2.2. cPAD Preparation

Compound A and HPMCAS-L were co-dissolved at 40 and 80 mg/mL, respectively, in THF. The antisolvent, n-heptane, was pre-cooled to −8 °C. While the heptane was recirculating through a Quadro HV0 rotor-stator mill operating at a rotor speed of 70 m/s, the THF stream was added via peristaltic pump at a 1 to 10 volumetric ratio of solvent to antisolvent.
Additional water-soluble excipients were added post precipitation, with these excipients being insoluble in the final THF/n-heptane solvent system. Lactose was added to the final suspension at a concentration of 5.4 mg/mL by charging micronized solids into the mother liquor suspension. Vitamin E TPGS was also added to the suspension to serve as a binder during the evaporative isolation process to the final suspension at a concentration of 1.8 mg/mL. This suspension was then evaporated in a RotoVap (Buchi, New Castle, DE, USA) with a bath temperature of 50 °C, ramping vacuum down to 20 mmHg as quickly as possible without bumping the batch into the distillate receiver. Post evaporative isolation, this approach yielded a hierarchical particle composed of core ASD particles at 33 wt% API, and final hierarchical particle at 20 wt% API. Once fully dried, the hierarchical particle is a dry powder which can recovered from the round-bottom flask.

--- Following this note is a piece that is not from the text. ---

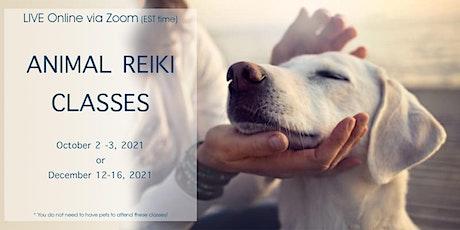 Animal Reiki -Online - Levels 1 and 2 billets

2.3. Spray Drying of COMPOUND A with HPMCAS-L

A spray dried formulation with HPMCAS-L was generated as benchmark formulation. Compound A was dissolved in acetone at 20 mg/mL together with 40 mg/mL HPMCAS-L. The solution was spray dried in a lab scale spray dryer (ProCepT R&D Spray Dryer, Zele, Belgium) with 0.60 mm bifluid nozzle under the following conditions: Inlet air temperature 81 °C, and outlet air temperature 53 °C. The gas flow is 0.4 m3/min, and the atomization air rate 5.0 L/min. Solution flow rate is 5 mL/min, and the cyclone pressure is 30 mBar. The spray dried dispersion was secondary dried at 40 °C overnight under vacuum before further use. The material was confirmed to be single phase amorphous solid dispersion by powder x-ray diffraction (Figure S1a) and modulated differential scanning calorimetry (Figure S1b).

2.4. Scanning Electron Microscope (SEM)

SEM imaging of the sample was performed using Hitachi SU5000 instrument. Each sample was fixed on aluminum stubs by conductive double-sided carbon adhesive tape and coated with platinum prior to SEM imaging. Images were acquired an accelerating voltage of 2 kV and scanning was conducted with secondary electron detection.

2.5. Differential Scanning Calorimetry (DSC)

A differential scanning calorimeter (Discovery DSC, TA Instruments, New Castle, DE, USA) equipped with a refrigerated cooling accessory was used. Dry nitrogen gas was purged at 50 mL/min. Approximately 3–5 mg of sample was weighed in T-zero aluminum pan with pin hole. Sample was equilibrated at 0 °C, heated from 0 °C to 150 °C at 10 °C/min, held for 2 min, cooled back to 0 °C at 10 °C/min and reheated to 200 °C at 10 °C/min.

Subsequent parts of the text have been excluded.